I fear that now blood has been shed, there will be more such mob actions.


And who is responsible for waking us so rudely from our Gone-With-The-Wind dream of Southern white chivalry?  revisionist academics?  the liberal media?
No, the Confederacy's most devoted partisans -- true believing white supremacists -- loudly and aggressively revealed the racism at the heart of it all for all the world to see.  They eagerly conflate symbols of the old Confederacy with Nazi symbolism; two racist states defeated and destroyed by mostly white armies in very bloody warfare.

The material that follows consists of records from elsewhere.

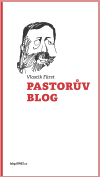 Pastorův blog - Vlastík Fürst, ...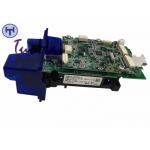 S5654000052 Hyosung Nautilus USB Dip Card Reader Sankyo ICM37A-3R2896 for sale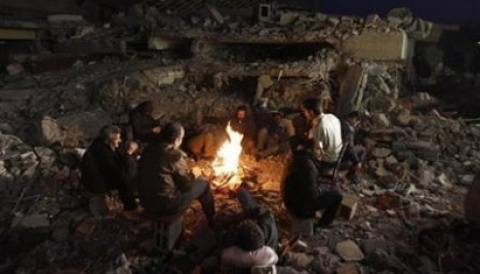 полное изображение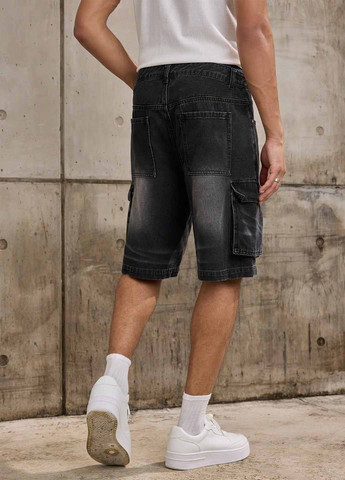 Шорти SHEIN (367005875)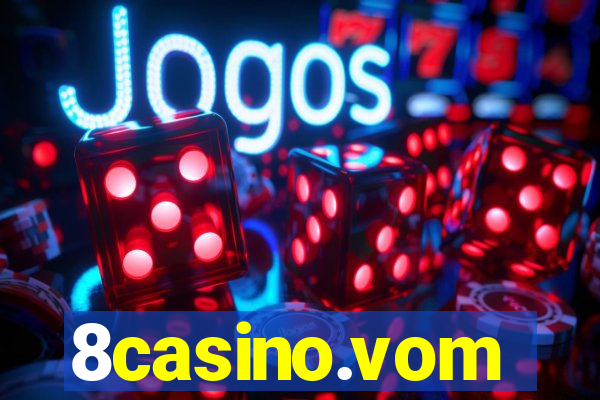 8casino.vom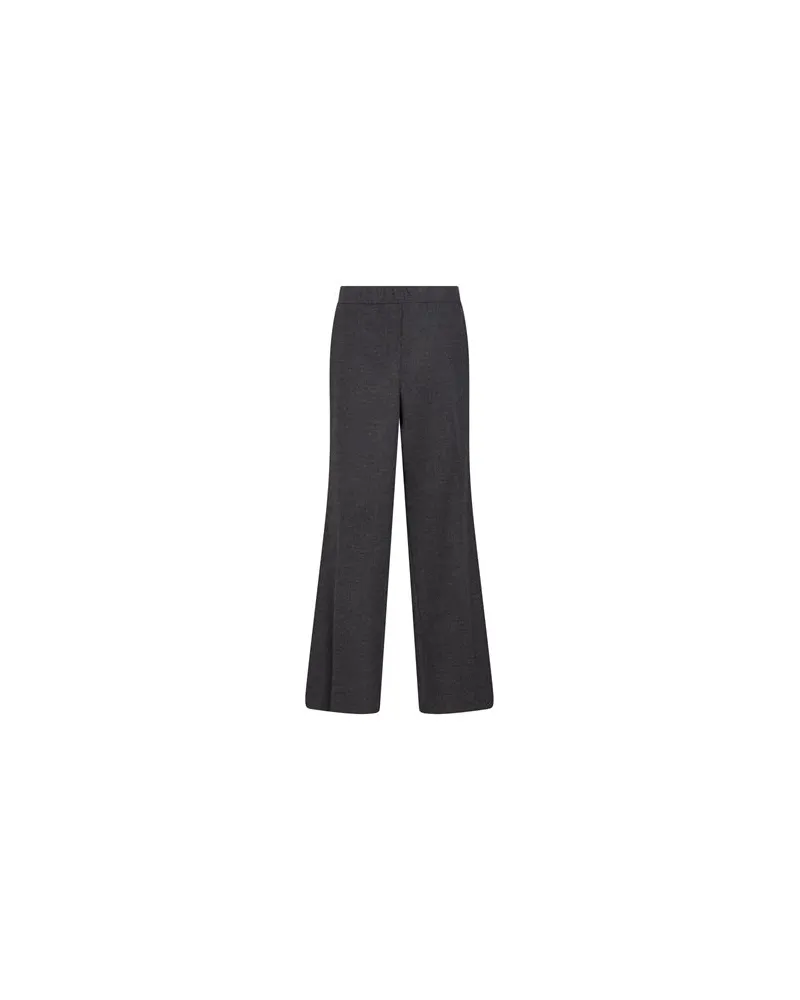 Marc Cain HOSEN & RÖCKE - Hosenauf YOOX.COM Braungrau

White supremacists shed blood in a series of shocking public murders starting with Dylann Roof's massacre of Bible study students at Emanuel AME Church in Charleston, SC and continuing with the murder of six people in a Sikh temple in Wisconsin, then three people murdered in a Planned Parenthood clinic in Colorado Springs, and now the death of Heather Heyer and the injury of nine others at Charlottesville.  The narcissistic and paranoid Nero who occupies the White House aids and abets these extremists partly out of his own racism, but mostly to gratify his insatiably vanity.  White supremacism now as always is a movement of psychopaths and sociopaths determined to dominate everyone around them through violence and intimidation.  All of their supremacist ideology and pseudo-scientific racist theories are only pretexts in the end.  Goons and thugs will be goons and thugs.










And now, more than 150 years after the end of the Civil War, Senator Thaddeus Stevens' demand that "treason must be made odious" finally comes to pass.  The extreme partisans of the Lost Cause, the white supremacists, the antisemites, the homophobes, and Christian Dominionists in their words and  deeds exposed the violence at the heart of the Confederate legacy.


***


The controversy over the Confederate legacy comes to Bronx Community College.

I've noted in prior posts about the Hall of Fame the incongruous presence of Generals Lee and Jackson in the Hall, and how their inductions were originally very controversial.



The bust of Robert E. Lee in the Hall of Fame





The induction ceremony for Robert E. Lee in 1923, a decision that was very controversial.  Many then still living Union veterans protested Lee's presence in the Hall accusing New York University and the Hall of Fame committee of caving to pressure from the Daughters of the Confederacy and wealthy Southern interests.
Lee's bust stayed in the Hall, but the Hall of Fame jury resisted successfully considerable pressure to induct Jefferson Davis.




The Daughters of the Confederacy prevailed again in 1957 when Stonewall Jackson was inducted.

On August 16, 2017, the president of Bronx Community College Thomas Isekenegbe sent this letter to the students and faculty:




The busts of Lee and Jackson will be removed and put in storage.   I fully support this decision.